In this paper, the generic part of the gauge theory of gravity is derived,
based merely on the action principle and on the general principle of
relativity. We apply the canonical transformation framework to formulate
geometrodynamics as a gauge theory. The starting point of our paper is
constituted by the general De~Donder-Weyl Hamiltonian of a system of scalar and
vector fields, which is supposed to be form-invariant under (global) Lorentz
transformations. Following the reasoning of gauge theories, the corresponding
locally form-invariant system is worked out by means of canonical
transformations. The canonical transformation approach ensures by construction
that the form of the action functional is maintained. We thus encounter amended
Hamiltonian systems which are form-invariant under arbitrary spacetime
transformations.
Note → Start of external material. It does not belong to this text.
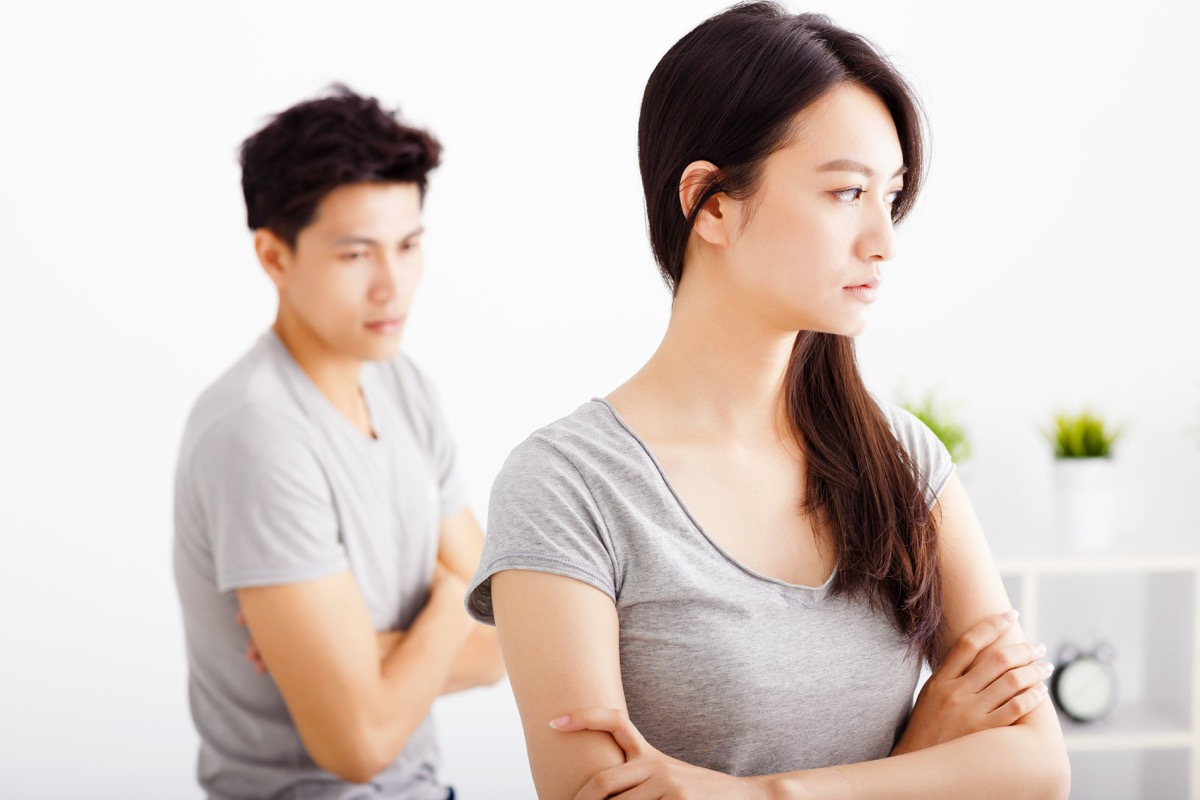 Couple ignoring each other not talking arms crossed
This amended system complies with the general principle of
relativity and describes both, the dynamics of the given physical system’s
fields and their coupling to those quantities which describe the dynamics of
the spacetime geometry. In this way, it is unambiguously determined how spin-0
and spin-1 fields couple to the dynamics of spacetime.
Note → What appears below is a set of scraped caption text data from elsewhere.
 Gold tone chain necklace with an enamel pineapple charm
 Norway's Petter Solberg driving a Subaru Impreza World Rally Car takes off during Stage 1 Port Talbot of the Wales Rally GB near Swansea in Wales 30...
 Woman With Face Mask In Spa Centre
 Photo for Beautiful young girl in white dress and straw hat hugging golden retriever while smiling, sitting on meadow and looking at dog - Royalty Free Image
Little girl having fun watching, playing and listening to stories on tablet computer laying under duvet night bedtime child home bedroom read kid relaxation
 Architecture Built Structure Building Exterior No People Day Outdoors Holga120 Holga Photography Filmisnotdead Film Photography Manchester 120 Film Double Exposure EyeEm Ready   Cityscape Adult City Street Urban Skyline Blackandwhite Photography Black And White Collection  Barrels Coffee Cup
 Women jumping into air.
A term that describes the dynamics of the free gauge fields must finally be
added to the amended Hamiltonian, as common to all gauge theories, to allow for
a dynamic spacetime geometry. The choice of this “dynamics Hamiltonian” is
outside of the scope of gauge theory as presented in this paper. It accounts
for the remaining indefiniteness of any gauge theory of gravity and must be
chosen “by hand” on the basis of physical reasoning. The final Hamiltonian of
the gauge theory of gravity is shown to be at least quadratic in the conjugate
momenta of the gauge fields — this is beyond the Einstein-Hilbert theory of
General Relativity.